Once authenticated on Facebook, the user undergoes a consent ceremony, where they can choose the subset of privileges they want to grant to Twitter to permit the application to perform actions on their behalf. Finally, the user returns automatically to Twitter, where they can resume posting tweets, which now appear on their Facebook wall as well. The relationship they have set up persists indefinitely or until they decide to break it explicitly, using controls found on the settings page.
For the user, this is a simple and intuitive process—and indeed, that is much of OAuth’s appeal. But underneath the hood is a much more complex interaction between the sites, often called the OAuth dance. Three-legged OAuth is the popular name for the scenario described here; it is the most typical use case for the OAuth 1.0a specification, now published as RFC 5849.
This specification is detailed but surprisingly narrow. It defines the redirection flow that allows a user to associate their accounts, to authorize a limited subset of operations and return an opaque token that Twitter can persist safely for access instead of an all-powerful password. It even details—at least in the 1.0 version—a method for binding the token to parameter content using digital signatures, thus allowing integrity checks on content submitted over unencrypted channels.

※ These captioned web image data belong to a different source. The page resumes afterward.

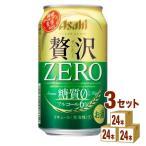 アサヒ クリアアサヒ 贅沢ゼロ350ml(6缶パック×4入)×3ケース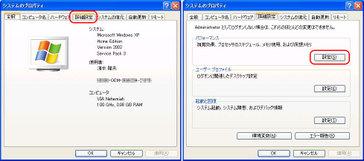 クリックで拡大ポップアップ Dnrh001_11_2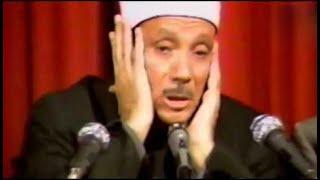 أروع ما جود الشيخ عبد الباسط عبد الصمد جوده اصلية فريدة HD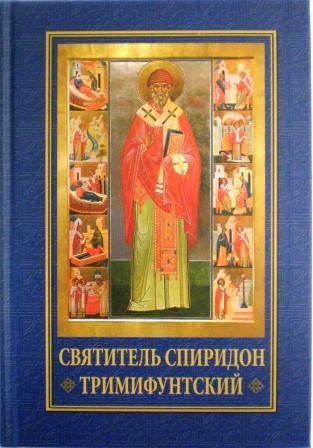 Святитель Спиридон Тримифунтский. Жития святых и подвижников благочестия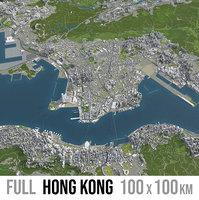 Hong Kong - city and surroundings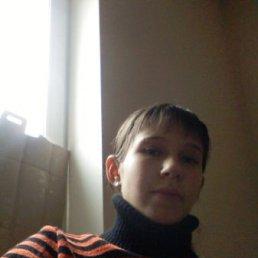 Ира, 27 лет, Боярка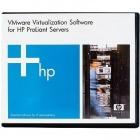 VMware vSphere Essentials (3サーバー) (5年 24x7 サポート付)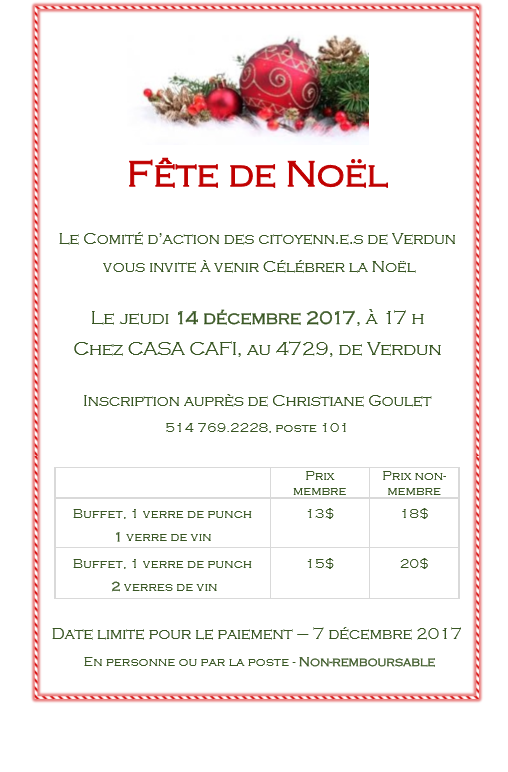invitation fete noel 1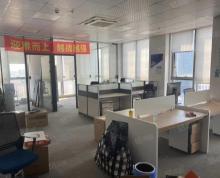 (出租)江宁地铁口高端甲级写字楼 270平精装带隔断 随时看房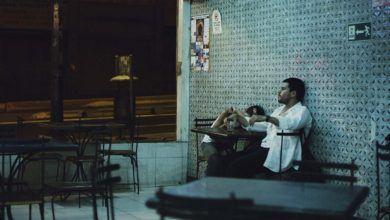 Photo of Recomendaciones de cine hispano: La familia (2017)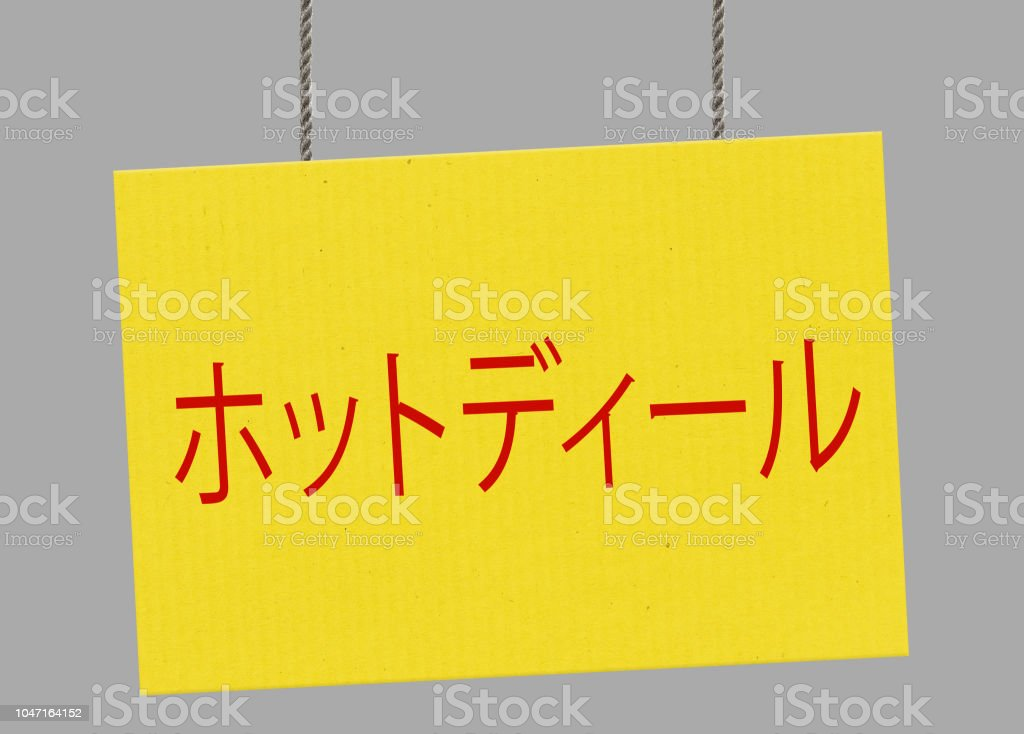 Hot deals japanese sign hanging from ropes. Clipping path included so you can put your own background. stock photo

One of the strengths of the OAuth 1.0a specification is that, rather than attempting to define a generalized authorization framework, it instead set out to offer a solution to the common design challenge described above. It was a grass-roots initiative by people with a problem to solve and its timing was perfect. Unsurprisingly, it became wildly successful, seeing implementation on sites such as Google, DropBox, SalesForce, FourSquare and LinkedIn.
OAuth, however, is evolving. Version 2, which was published in October 2012, ambitiously aims to satisfy a much more generalized set of use cases. This naturally adds complexity to the solution and adds to the difficulty faced by developers trying to implement it to protect enterprise APIs.